**Given instruction:** In two sentences, summarize the article on the Jeremy Lin debate.

>> START Quoted text

DimeMag

The Ugly Truth Of The Linsanity Debate: It’s Always Racial

I’m not going to say Floyd Mayweather Jr. was right when he tweeted that Jeremy Lin has only become the hottest name in sports because he’s Asian.

I am going to say that Floyd limited himself – either accidentally because he didn’t put enough thought behind his words, or on purpose within the 140-character confines of Twitter – from what could have started an intelligent debate on race, sports and social conditioning.

Rather than firing a stray race bullet into the crowd, what Floyd and every other Jeremy Lin hater should cite are the historically ignored forefathers to Jeremy Lins that we’ve seen pass through the NBA before.

Flip Murray, a barely-heard-of second-round draft pick out of Shaw University, averaged 21.0 points over the first 14 games of the 2003-04 season for the Seattle Supersonics. Flip was thrust into the rotation when future Hall of Fame guard Ray Allen was injured, and upon Allen’s return, resumed his destined path as an expendable NBA role player.

Tarence Kinsey, an undrafted rookie out of South Carolina, averaged 18.9 points over the final 13 games of the ’06-07 season for the Memphis Grizzlies. “Mayonnaise” dropped 24 on the Lakers, and 28 apiece against the Nuggets and Warriors. He did this while playing with broken bones in his face and a damaged right eye that he sustained in a preseason scrimmage.

Ramon Sessions, the fifth-to-last pick in the 2007 Draft, averaged 13.1 points and 13.1 assists over the final seven games of his rookie season for the Milwaukee Bucks. In one game against Chicago, Sessions had 20 points, eight rebounds and 24 assists – six shy of tying the NBA’s single-game record.

Andray Blatche, a preps-to-pros second-round draftee who was going nowhere special for the first five years of his career with the Washington Wizards, landed the starting power forward job by default in February 2010 after Washington traded veteran Antawn Jamison. Blatche proceeded to finish the season averaging 22.1 points and 8.3 rebounds following the All-Star break.

All four of these men – and there are more like them – had brief, unexpected runs of inexplicable dominance in the NBA. All of their hot streaks lasted longer than Lin’s current six-game fairy tale that has captured the sports world’s fancy. None of them received a significant fraction of the media hype and public support that Lin has received. And all of them are Black.

>> END Quoted text
>> START Given data

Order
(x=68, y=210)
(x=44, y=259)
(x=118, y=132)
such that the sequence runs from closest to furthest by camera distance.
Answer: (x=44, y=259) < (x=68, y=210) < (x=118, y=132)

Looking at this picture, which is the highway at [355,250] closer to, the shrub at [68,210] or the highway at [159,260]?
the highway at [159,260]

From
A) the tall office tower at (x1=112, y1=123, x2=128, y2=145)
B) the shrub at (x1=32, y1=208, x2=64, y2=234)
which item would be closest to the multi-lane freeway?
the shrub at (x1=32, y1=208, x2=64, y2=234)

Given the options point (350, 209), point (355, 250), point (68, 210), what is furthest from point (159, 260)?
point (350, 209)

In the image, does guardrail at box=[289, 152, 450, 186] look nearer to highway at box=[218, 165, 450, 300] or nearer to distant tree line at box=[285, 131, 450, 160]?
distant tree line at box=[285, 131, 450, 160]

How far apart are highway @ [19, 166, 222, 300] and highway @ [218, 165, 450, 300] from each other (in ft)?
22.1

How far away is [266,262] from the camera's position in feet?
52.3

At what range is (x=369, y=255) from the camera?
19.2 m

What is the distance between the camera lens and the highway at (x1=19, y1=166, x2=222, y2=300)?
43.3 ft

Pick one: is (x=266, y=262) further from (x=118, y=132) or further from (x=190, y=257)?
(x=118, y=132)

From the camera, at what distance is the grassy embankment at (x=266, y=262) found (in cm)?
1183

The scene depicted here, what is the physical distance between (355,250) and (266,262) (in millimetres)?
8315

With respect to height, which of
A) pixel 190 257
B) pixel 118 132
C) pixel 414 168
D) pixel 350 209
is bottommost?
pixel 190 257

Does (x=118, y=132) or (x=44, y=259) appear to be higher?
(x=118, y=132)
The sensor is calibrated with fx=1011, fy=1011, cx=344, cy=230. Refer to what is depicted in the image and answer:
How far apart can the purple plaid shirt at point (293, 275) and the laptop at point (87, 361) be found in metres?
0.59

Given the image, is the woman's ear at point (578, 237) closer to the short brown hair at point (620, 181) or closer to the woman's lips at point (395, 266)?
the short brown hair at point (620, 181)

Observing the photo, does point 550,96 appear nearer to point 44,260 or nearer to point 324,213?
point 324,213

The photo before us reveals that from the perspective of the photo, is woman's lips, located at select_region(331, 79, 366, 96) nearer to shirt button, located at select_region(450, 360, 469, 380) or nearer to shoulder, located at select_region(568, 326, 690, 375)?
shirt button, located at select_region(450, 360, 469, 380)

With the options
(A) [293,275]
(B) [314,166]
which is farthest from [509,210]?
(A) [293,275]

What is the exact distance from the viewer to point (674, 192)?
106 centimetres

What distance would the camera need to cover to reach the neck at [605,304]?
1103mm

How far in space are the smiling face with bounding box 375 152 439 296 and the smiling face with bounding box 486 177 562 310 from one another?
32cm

>> END Given data

**Complete output:** The article stops short of saying Floyd Mayweather Jr. was right that Jeremy Lin became the hottest name in sports because he is Asian, but argues that Mayweather's tweet missed a chance to start an intelligent debate on race, sports and social conditioning. It points to Flip Murray, Tarence Kinsey, Ramon Sessions and Andray Blatche, who each had a brief, unexpected run of NBA dominance that lasted longer than Lin's six-game streak yet drew only a small fraction of the hype Lin received, and who are all Black.